**Questions on the material**
- a) Answer these questions using the biography of Lilia Dizon.
(i) What film won her Best Actress at the Asia-Pacific Film Festival?
(ii) What was her father's full name?
(iii) What stage name did she use when she started in theater?
- b) Write down the part of the biography of Lilia Dizon from "Claire Dizon Strauss" to "Kandelerong Pilak (1954).", word for word.

**Supplied text**
################

Filipino actress (1927–2020)

Claire Dizon Strauss (November 25, 1927 – June 15, 2020), known professionally as Lilia Dizon, was a Filipino actress whose career spanned three decades. She began her career as an actress in mid-1940s and became one of the leading actresses of the 1950s. She was awarded Best Actress at the Asia-Pacific Film Festival for her role in Kandelerong Pilak (1954).

==Personal life==
She was the only daughter of Regina Dizon, a Filipino, and Abraham "Abe" Strauss, an American of German Jewish descent.

At the age of 15, she and her mother relocated to Manila from Baguio following the Second World War and after her father left for America. She started performing in theater under the stage name "Carol Strauss".

################

**Quantitative chart reasoning data**
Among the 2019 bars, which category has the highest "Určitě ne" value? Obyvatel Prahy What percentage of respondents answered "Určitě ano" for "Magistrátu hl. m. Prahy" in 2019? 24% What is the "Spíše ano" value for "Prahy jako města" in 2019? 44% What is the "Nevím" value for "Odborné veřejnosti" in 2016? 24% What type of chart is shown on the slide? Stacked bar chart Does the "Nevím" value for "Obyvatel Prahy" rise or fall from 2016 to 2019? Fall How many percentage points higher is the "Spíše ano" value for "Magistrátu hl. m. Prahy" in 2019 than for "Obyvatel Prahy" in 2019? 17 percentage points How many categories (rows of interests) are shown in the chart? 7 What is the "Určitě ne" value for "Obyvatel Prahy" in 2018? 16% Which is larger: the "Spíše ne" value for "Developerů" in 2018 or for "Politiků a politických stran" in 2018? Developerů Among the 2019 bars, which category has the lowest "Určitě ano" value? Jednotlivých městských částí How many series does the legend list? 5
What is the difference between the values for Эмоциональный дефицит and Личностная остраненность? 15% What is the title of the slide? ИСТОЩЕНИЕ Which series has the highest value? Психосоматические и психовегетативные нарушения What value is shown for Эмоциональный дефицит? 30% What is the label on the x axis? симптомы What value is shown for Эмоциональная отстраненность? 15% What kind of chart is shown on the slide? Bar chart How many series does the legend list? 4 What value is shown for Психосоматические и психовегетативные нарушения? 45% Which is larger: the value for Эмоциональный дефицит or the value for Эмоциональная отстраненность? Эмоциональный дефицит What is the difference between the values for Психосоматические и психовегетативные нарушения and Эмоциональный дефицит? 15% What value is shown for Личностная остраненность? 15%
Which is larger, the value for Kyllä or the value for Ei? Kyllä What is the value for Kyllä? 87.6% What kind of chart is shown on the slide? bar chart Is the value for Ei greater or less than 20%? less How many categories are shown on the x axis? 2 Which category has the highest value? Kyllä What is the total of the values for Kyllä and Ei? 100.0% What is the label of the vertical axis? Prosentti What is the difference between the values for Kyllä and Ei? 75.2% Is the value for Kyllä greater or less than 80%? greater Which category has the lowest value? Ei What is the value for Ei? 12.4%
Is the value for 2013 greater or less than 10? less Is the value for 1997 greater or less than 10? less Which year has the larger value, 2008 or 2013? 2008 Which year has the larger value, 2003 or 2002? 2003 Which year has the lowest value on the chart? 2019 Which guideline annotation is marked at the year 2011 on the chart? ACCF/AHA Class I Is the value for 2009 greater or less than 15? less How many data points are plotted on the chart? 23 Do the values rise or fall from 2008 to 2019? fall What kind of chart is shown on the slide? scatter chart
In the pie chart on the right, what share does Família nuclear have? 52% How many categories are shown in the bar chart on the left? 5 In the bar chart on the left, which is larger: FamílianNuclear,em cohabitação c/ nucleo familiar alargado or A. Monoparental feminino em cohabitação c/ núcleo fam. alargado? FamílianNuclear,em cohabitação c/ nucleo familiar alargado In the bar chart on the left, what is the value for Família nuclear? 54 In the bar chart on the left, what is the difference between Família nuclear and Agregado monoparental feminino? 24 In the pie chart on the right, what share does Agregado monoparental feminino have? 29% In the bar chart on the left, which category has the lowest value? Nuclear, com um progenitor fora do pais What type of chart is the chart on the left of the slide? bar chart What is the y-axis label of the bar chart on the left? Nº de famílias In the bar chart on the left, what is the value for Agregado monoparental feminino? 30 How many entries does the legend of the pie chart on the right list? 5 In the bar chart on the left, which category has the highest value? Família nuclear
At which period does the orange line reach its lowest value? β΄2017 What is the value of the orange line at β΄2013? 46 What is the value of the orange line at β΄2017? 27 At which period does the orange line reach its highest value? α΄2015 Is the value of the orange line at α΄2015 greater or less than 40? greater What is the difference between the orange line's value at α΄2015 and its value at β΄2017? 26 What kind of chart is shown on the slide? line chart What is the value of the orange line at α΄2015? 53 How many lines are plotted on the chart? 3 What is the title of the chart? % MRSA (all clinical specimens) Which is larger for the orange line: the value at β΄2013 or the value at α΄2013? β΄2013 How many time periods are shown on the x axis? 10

################

**Expected outputs**
- a)
(i) Kandelerong Pilak (1954)
(ii) Abraham "Abe" Strauss
(iii) "Carol Strauss"

- b)
Claire Dizon Strauss (November 25, 1927 – June 15, 2020), known professionally as Lilia Dizon, was a Filipino actress whose career spanned three decades. She began her career as an actress in mid-1940s and became one of the leading actresses of the 1950s. She was awarded Best Actress at the Asia-Pacific Film Festival for her role in Kandelerong Pilak (1954).